Moment Prisons, and How to Escape Them

Louis Rosenfeld
Rosenfeld Media
Published in
11 min readOct 26, 2019


I’m presenting this talk at Interaction Latin America 2019 in Medellin, Colombia. I’ve never before given a talk that was first written as an article; should be, umm, interesting to convert it into a presentation. (I’ve had it translated into Spanish and Portuguese, the two languages spoken by most of the conference’s attendees.)

Disclaimer: I am not a physicist or, really, a designer. But in this talk, I’m going to talk a lot about time and space and how, somehow, they screw with and screw up designers.

We’re not very good with time

It’s not surprising that most of us have such a hard time understanding Einstein’s theories of relativity. They require us to stretch our understanding of how time works, but we can’t even manage the plain old Newtownian notion of time that guides our lives.

When you add space to time, things get messier. Take calculus, for instance. You need it when you’re trying to get things (like warships) to hit things (like other warships) with other things (like cannonballs). All these things are concurrently in motion, and that’s hard for us to understand. Artillerymen: respect!

§ **GIVEN DATA**

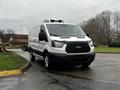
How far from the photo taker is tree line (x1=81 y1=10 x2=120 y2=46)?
282 feet

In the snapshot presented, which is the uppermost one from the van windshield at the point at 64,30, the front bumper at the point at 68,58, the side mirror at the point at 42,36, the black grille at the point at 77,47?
the van windshield at the point at 64,30

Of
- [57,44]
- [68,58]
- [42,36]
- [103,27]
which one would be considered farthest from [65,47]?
[103,27]

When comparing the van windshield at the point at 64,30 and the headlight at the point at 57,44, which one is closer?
the headlight at the point at 57,44

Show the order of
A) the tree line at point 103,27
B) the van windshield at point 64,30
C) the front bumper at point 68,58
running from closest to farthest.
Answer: the front bumper at point 68,58, the van windshield at point 64,30, the tree line at point 103,27

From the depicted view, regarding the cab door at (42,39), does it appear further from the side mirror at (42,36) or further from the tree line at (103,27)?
the tree line at (103,27)

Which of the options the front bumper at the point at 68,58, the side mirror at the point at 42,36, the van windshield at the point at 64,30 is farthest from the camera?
the side mirror at the point at 42,36

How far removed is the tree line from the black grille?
2836 inches

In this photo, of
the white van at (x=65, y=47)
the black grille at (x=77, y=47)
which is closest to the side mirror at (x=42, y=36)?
the white van at (x=65, y=47)

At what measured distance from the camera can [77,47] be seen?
11.6 m

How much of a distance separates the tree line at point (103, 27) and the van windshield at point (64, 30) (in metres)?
70.7

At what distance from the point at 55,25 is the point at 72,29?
0.88 m

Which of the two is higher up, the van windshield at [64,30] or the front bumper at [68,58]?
the van windshield at [64,30]

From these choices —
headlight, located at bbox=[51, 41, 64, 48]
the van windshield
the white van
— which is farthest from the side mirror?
headlight, located at bbox=[51, 41, 64, 48]

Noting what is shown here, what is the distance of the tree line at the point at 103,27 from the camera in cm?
8586
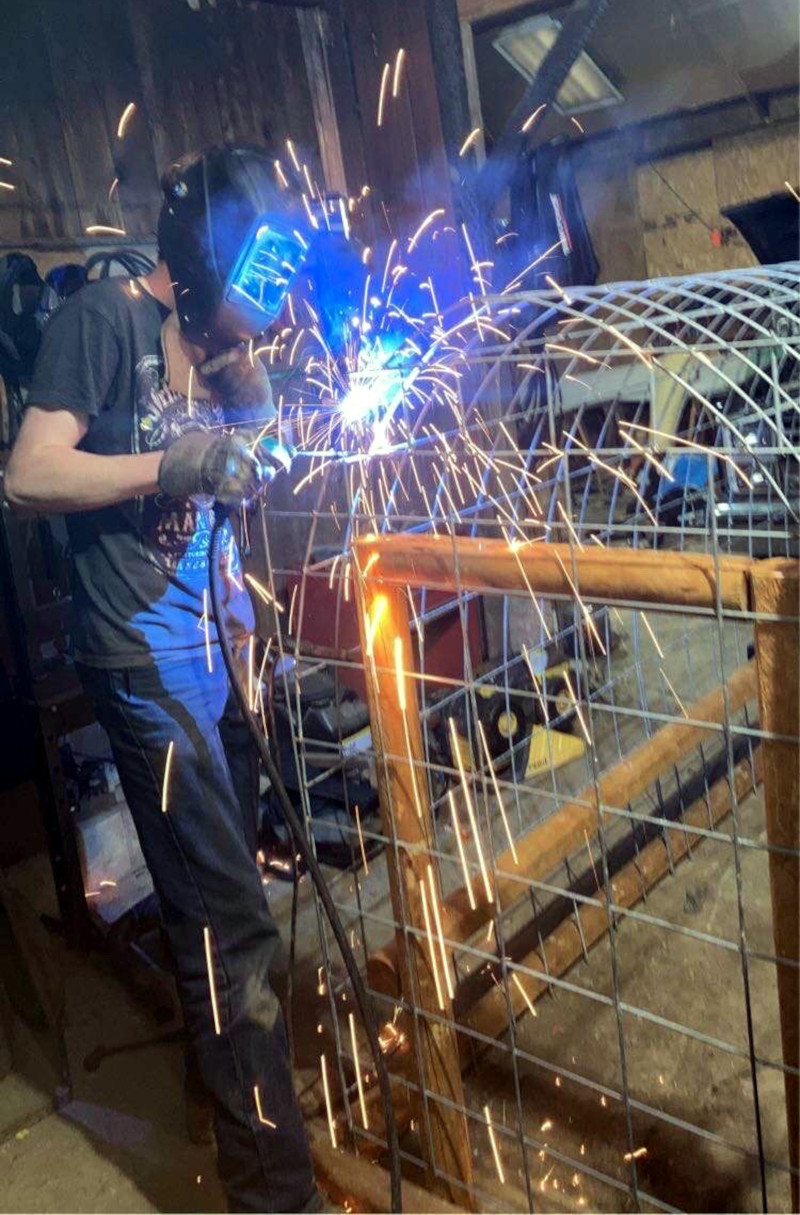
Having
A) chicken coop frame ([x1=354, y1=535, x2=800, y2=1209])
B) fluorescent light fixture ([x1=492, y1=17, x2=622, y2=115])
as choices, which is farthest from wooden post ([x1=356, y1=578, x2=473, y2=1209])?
fluorescent light fixture ([x1=492, y1=17, x2=622, y2=115])

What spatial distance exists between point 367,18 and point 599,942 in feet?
9.83

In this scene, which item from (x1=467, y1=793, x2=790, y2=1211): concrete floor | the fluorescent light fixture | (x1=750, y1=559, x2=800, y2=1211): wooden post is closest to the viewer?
(x1=750, y1=559, x2=800, y2=1211): wooden post

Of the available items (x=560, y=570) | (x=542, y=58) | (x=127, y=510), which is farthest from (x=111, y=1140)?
(x=542, y=58)

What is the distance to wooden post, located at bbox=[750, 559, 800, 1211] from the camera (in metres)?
1.08

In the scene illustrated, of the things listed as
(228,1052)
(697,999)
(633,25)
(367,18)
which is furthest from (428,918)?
(633,25)

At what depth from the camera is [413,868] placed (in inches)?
61.7

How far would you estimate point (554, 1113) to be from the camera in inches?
75.2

§ **REQUIRED WORK**
1. Copy the listing word for word, from the line with "From these choices —" up to and including its final line, and leave out the pictures.
2. Pick up the article on moment prisons and keep writing it from the point where it ends.

§ **EXPECTED ANSWERS**
1.
From these choices —
headlight, located at bbox=[51, 41, 64, 48]
the van windshield
the white van
— which is farthest from the side mirror?
headlight, located at bbox=[51, 41, 64, 48]

Noting what is shown here, what is the distance of the tree line at the point at 103,27 from the camera in cm?
8586
Having
A) chicken coop frame ([x1=354, y1=535, x2=800, y2=1209])
B) fluorescent light fixture ([x1=492, y1=17, x2=622, y2=115])
as choices, which is farthest from wooden post ([x1=356, y1=578, x2=473, y2=1209])?
fluorescent light fixture ([x1=492, y1=17, x2=622, y2=115])

What spatial distance exists between point 367,18 and point 599,942 in feet?
9.83

In this scene, which item from (x1=467, y1=793, x2=790, y2=1211): concrete floor | the fluorescent light fixture | (x1=750, y1=559, x2=800, y2=1211): wooden post is closest to the viewer?
(x1=750, y1=559, x2=800, y2=1211): wooden post

Of the available items (x=560, y=570) | (x=542, y=58) | (x=127, y=510), which is farthest from (x=111, y=1140)?
(x=542, y=58)

What is the distance to wooden post, located at bbox=[750, 559, 800, 1211] from the camera (in metres)?
1.08

In the scene illustrated, of the things listed as
(228,1052)
(697,999)
(633,25)
(367,18)
which is furthest from (428,918)?
(633,25)

At what depth from the camera is [413,868] placed (in inches)?
61.7

How far would you estimate point (554, 1113) to be from the camera in inches?
75.2

2.
The Battle of Jutland: living and dying by real-time calculus, with no computers. Oy.

We humans are also notoriously bad at understanding the consequences of our actions, and that might also have something to do—again—with our difficulties with time. It’s hard for us to think ahead when we can barely comprehend the past. Our short term memories are easily distracted, and our longer term memories are famously faulty.

When we do take serious stabs at comprehending the future, we use tools like predictive analytics, based on probabilistic thinking, which itself is also very difficult for most people to understand. Even when we’re confronted with data that suggest factual accounts of the past and sound predictions of the future, stories inevitably trump these data.

For example, you remember the famous story about how the 80s band Van Halen refused to have brown M&Ms backstage. It continues to serve, decades later, as the gold standard example that proves what prima donnas rockstars really are.

The famous M&Ms rider, from The Smoking Gun.

Actually, it proves no such thing. Van Halen used this clause in their contracts to ensure that concert venues were paying close attention to the band’s requirements, many of which addressed critical safety issues. But we’d rather believe the narrative that rock stars are insufferable jerks, even when presented with facts that suggest they’re actually astute businessmen. Many of us apply this same narrative-over-evidence thinking when confronted with data that predict future events, like climate change.

Forcing time into moments

I don’t pretend to be good at calculus (I dropped it in high school), probabilistic thinking, interpreting evidence, or even keeping my own narrative lens in check.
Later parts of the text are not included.